Adolfo Esparza

Personal information
- Full name: Adolfo Alejandro Esparza Tapia
- Date of birth: 22 August 1969 (age 57)
- Place of birth: Santiago, Chile
- Position: Forward

Youth career
- Universidad Católica

Senior career*
- Years: Team / Apps / (Gls)
- 1989: Universidad Católica / 2 / (1)
- 1989: → Municipal Las Condes (loan) / – / (–)
- 1990: Deportes Iquique / 22 / (3)
- 1991: Cobresal / 19 / (4)
- 1992: Rangers /  / (6)
- 1993–1996: Coquimbo Unido / 77 / (8)
- 1997: O'Higgins /  / (3)
- 1998: Everton /  / (1)
- 1999: Deportes Linares /  / (1)
- 2000: Provincial Osorno / 4 / (0)

International career
- 1988: Chile U20

= Adolfo Esparza =

Chilean footballer

Adolfo Alejandro Esparza Tapia (born 22 August 1969) is a Chilean former footballer who played as a forward.

==Club career==
A product of Universidad Católica youth system, Esparza made his debut in the 1989 season. He was loaned out to Municipal Las Condes in the Tercera División the same year. In the Chilean Primera División, he also played for Deportes Iquique (1990), Cobresal (1991), Coquimbo Unido (1993–1996) and Provincial Osorno (2000).

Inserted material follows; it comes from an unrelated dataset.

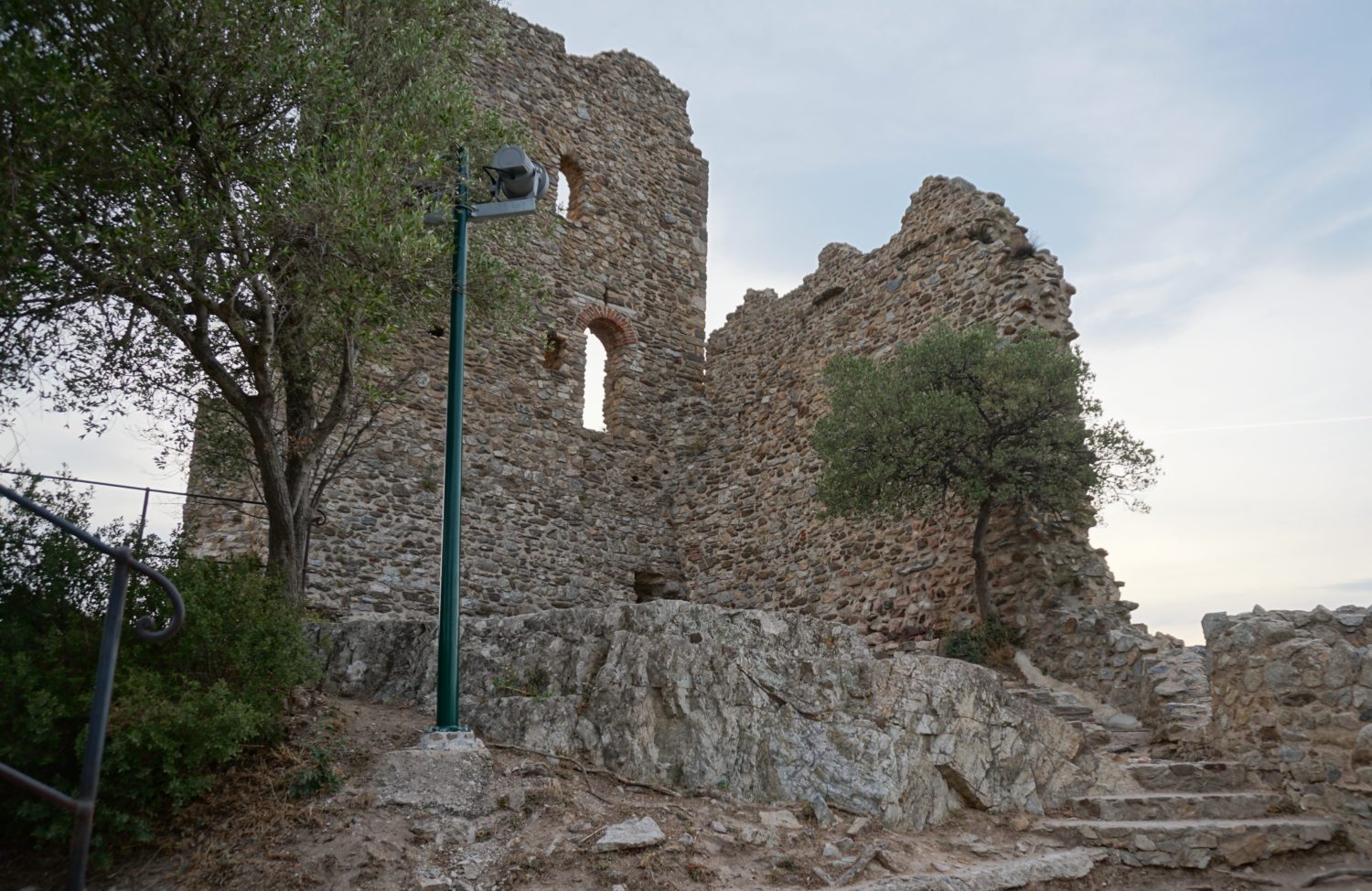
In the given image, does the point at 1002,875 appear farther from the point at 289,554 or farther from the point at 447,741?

In the second level, he played for Rangers de Talca (1992), O'Higgins (1997), Everton (1998) and Deportes Linares (1999).

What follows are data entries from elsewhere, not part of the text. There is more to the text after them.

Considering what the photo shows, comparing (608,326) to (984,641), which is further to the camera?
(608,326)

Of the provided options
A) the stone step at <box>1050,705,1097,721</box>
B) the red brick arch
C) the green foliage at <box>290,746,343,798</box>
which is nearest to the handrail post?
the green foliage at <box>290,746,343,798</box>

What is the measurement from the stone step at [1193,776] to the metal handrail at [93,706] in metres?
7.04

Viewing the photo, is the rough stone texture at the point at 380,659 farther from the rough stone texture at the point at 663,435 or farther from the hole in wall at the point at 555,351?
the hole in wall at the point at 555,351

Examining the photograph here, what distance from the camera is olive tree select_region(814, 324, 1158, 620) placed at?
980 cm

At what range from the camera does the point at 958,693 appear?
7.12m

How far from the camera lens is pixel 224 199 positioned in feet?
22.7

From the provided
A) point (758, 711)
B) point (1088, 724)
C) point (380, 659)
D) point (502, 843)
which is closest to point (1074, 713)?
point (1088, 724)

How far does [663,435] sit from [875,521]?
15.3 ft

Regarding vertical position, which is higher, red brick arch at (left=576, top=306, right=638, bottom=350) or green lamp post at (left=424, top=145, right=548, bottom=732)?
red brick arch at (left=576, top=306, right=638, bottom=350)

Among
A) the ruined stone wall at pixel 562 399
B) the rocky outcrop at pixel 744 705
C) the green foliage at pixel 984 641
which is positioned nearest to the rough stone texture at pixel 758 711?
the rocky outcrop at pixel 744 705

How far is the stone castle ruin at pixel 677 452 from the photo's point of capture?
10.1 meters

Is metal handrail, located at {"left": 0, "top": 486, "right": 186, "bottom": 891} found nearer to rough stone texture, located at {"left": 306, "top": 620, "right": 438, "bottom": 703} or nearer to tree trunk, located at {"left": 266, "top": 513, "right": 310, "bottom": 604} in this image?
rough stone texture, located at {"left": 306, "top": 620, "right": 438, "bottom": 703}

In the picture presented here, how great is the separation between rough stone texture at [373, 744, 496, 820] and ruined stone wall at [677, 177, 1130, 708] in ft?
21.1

Esparza also had a stint abroad in the French football.

==International career==
Esparza represented Chile at under-20 level in the 1988 South American Championship.

==Personal life==
Esparza graduated as a child care technician thanks to a program from the Integra Foundation, a Chilean state institution. He has served as driver of Jardín Sobre Ruedas (Kindergarten On Wheels) in the O'Higgins Region, a programme that provides education to children who lives far away from cities. Prior to this, he got a degree in sports coaching at AIEP Institute.

In football, he has worked as coach for the football academy of Universidad Católica based in Coltauco, O'Higgins Region.